- Consegna 1 -
Stabilisci se le affermazioni (a), (b) e (c) concordano con la nota sulla voltura catastale. Per ciascuna rispondi sì o no e cita le parole decisive della nota.
(a) La voltura catastale va eseguita entro sessanta giorni.
(b) La denuncia di successione va presentata entro dodici mesi.
(c) La voltura catastale comporta accettazione tacita di eredità.
- Consegna 2 -
Rispondi alle domande seguenti usando la nota sulla voltura catastale.
(a) Quale provvedimento commenta la nota?
(b) Presso quale ente si presenta la denuncia di successione?
(c) Quale articolo del codice civile viene richiamato a proposito dell'accettazione tacita?
- Consegna 3 -
Elenca tutti gli uffici pubblici e gli organi giudiziari che la nota sulla voltura catastale indica con il loro nome proprio.
:: Testo di lettura
-  Valeria Cianciolo  -  27/03/2017

La voltura catastale non comporta accettazione tacita di eredità- di Valeria Cianciolo

Nota a Tribunale di Torino, ordinanza 7 marzo 2017

La presentazione della domanda di voltura comporta o meno accettazione tacita ai sensi dell'art. 476 cod. civ.?

Secondo il Tribunale di Torino: "Trattandosi di un atto legalmente dovuto, la cui inosservanza è formalmente sanzionata, la voltura catastale non può essere ricondotta all"alveo degli atti di accettazione tacita di eredità, dal momento che questi ultimi presuppongono un comportamento concludente, da parte del chiamato, la cui esecuzione deve essere rimessa al suo libero arbitrio."

In linea di principio, si ha accettazione tacita ogniqualvolta il chiamato compia un atto che presupponga "necessariamente la sua volontà di accettare e che egli non avrebbe il diritto di fare se non nella qualità di erede" e la norma in esame indica come debba atteggiarsi il comportamento del chiamato per far si che vi sia inequivocabilmente accettazione. Come è stato precisato, l"accettazione tacita si ha per effetto della esplicazione "di una personale attività dell"interessato che ponga in essere un qualche atto di disposizione incompatibile con la volontà di rinunciare e che egli non avrebbe avuto il diritto di fare se non in quanto erede".

Preliminarmente, risulta opportuno chiarire che la voltura catastale rappresenta la rilevazione relativa alle mutazioni concernenti gli intestatari dei beni censiti nel catasto. La voltura catastale deve essere obbligatoriamente presentata, ogni qualvolta si verifichi un trasferimento, tramite atto pubblico o scrittura privata autenticata, avente ad oggetto la proprietà o altro diritto reale limitato di un bene immobile che sia censito presso l'Ufficio del Territorio, nonché quando si realizza un trasferimento, ai sensi dell'art. 31 del d.legis. 346/1990 (Testo Unico sull'imposta delle successioni e donazioni), in caso di successione mortis causa, da coloro che sono tenuti alla presentazione della denuncia di successione. Il termine per eseguire la voltura è di trenta giorni dalla avvenuta registrazione degli atti o dalla presentazione della denuncia di cui si è detto.

Coloro i quali abbiano presentato presso l'Agenzia delle Entrate la denuncia di successione, adempimento da compiersi entro dodici mesi, sono, dunque, tenuti anche alla presentazione della voltura catastale in un lasso di tempo ancor più breve. Appare evidente, quindi, che denuncia di successione e voltura catastale sono adempimenti collegati tra di loro, anche se non in maniera biunivoca, in quanto si può prescindere dalla voltura in caso di presentazione di denuncia di successione, ma, perché si abbia voltura catastale relativamente ad una vicenda successoria, deve essere stata inevitabilmente già presentata la denuncia di successione. Si sarebbe, quindi, portati a ritenere che a detti adempimenti, legislativamente prescritti, siano riconducibili gli stessi effetti. La dottrina tradizionale[1], però, ricollega effetti differenti alla denuncia di successione ed alla voltura catastale.
::::
:: Dati da esaminare
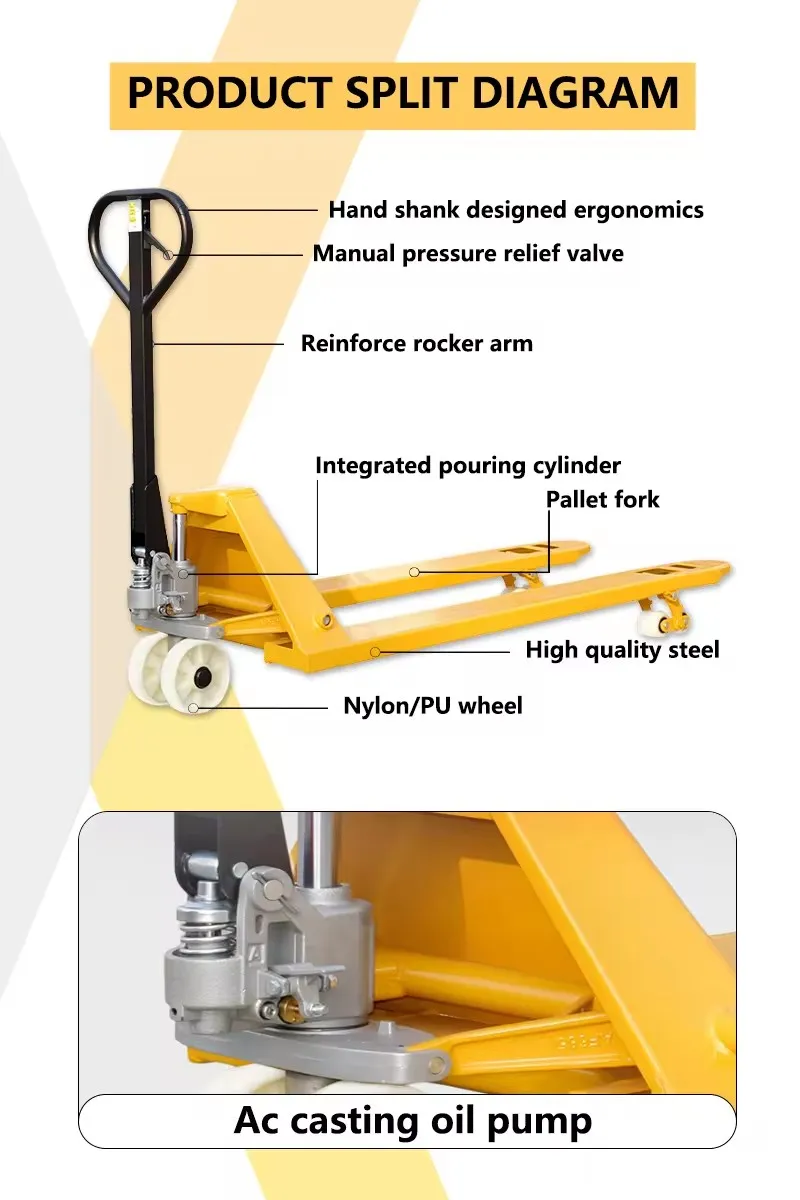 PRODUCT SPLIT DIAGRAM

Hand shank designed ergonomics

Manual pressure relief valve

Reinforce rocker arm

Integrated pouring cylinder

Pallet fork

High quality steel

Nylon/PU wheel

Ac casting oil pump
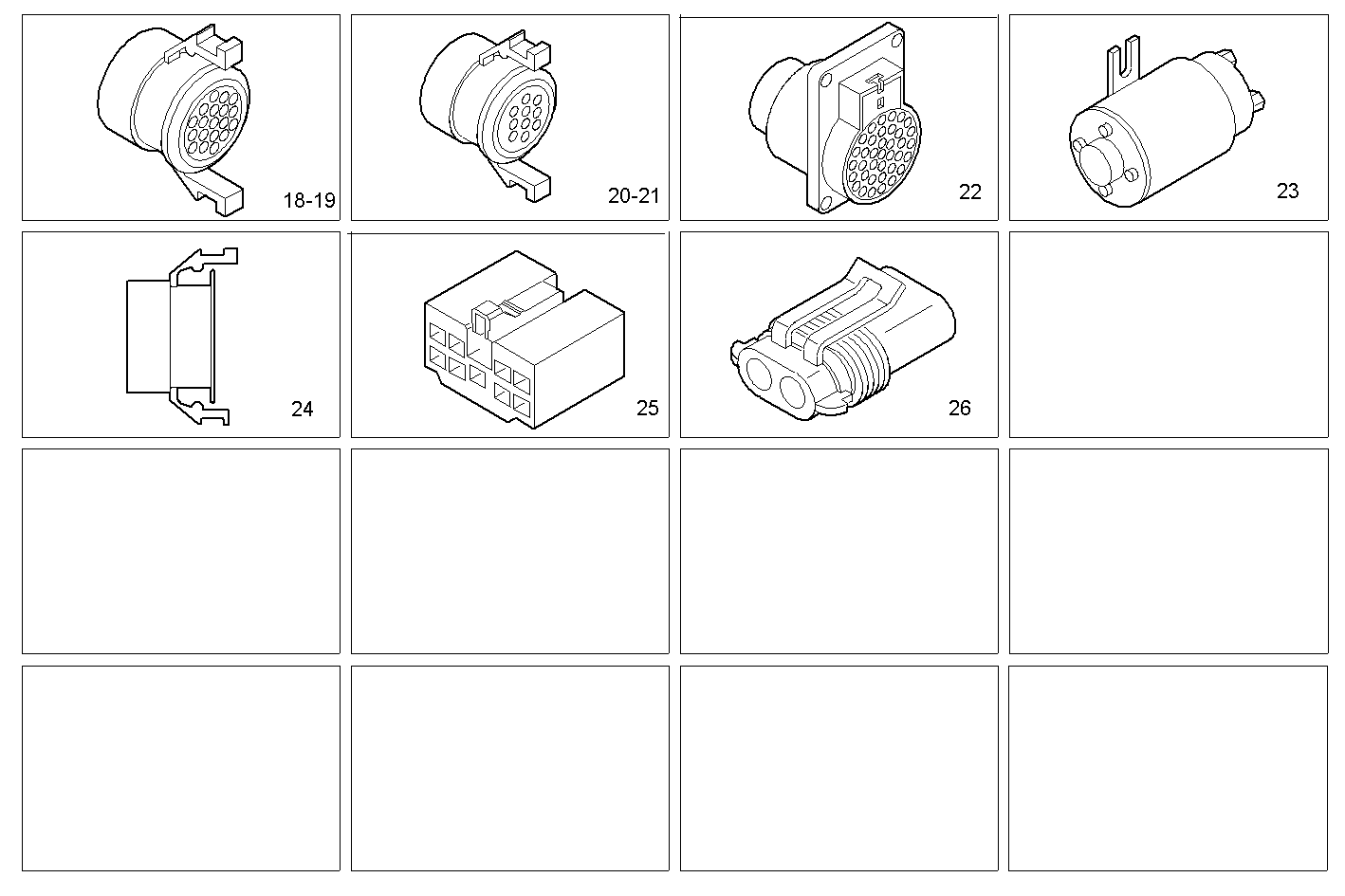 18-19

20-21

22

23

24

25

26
::::
- Risposta scritta 1 -
(a) No: "Il termine per eseguire la voltura è di trenta giorni dalla avvenuta registrazione degli atti o dalla presentazione della denuncia di cui si è detto."
(b) Sì: "adempimento da compiersi entro dodici mesi"
(c) No: "La voltura catastale non comporta accettazione tacita di eredità"

- Risposta scritta 2 -
(a) L'ordinanza del Tribunale di Torino del 7 marzo 2017.
(b) Presso l'Agenzia delle Entrate.
(c) L'art. 476 cod. civ.

- Risposta scritta 3 -
Tribunale di Torino
Ufficio del Territorio
Agenzia delle Entrate